▶ [Exercise]:
Print, please, the line that contains "アニメ『呪術廻戦』第23話あ" and each line after it to the end of the entries, unchanged and with nothing else.

▶ [Data to process]:
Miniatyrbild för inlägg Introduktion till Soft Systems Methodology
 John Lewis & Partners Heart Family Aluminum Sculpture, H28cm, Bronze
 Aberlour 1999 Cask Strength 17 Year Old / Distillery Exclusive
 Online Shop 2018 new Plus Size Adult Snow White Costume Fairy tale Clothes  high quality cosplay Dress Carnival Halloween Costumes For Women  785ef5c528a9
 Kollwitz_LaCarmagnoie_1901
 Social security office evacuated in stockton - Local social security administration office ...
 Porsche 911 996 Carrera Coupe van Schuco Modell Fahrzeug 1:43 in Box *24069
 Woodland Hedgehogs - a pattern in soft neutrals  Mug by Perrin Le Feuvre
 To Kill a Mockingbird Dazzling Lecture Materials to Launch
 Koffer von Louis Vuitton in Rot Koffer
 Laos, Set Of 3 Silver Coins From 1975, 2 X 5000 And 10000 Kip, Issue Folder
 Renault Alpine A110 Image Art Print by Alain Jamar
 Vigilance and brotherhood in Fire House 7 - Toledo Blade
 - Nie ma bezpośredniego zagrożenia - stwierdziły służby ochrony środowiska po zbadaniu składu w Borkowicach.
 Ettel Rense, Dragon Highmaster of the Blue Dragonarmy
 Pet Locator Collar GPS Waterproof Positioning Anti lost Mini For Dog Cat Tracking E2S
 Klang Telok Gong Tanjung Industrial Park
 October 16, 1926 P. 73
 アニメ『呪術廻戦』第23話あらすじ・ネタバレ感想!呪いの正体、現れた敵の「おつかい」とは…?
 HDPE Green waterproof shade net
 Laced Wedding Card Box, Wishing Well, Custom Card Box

▶ [Response below]:
 アニメ『呪術廻戦』第23話あらすじ・ネタバレ感想!呪いの正体、現れた敵の「おつかい」とは…?
 HDPE Green waterproof shade net
 Laced Wedding Card Box, Wishing Well, Custom Card Box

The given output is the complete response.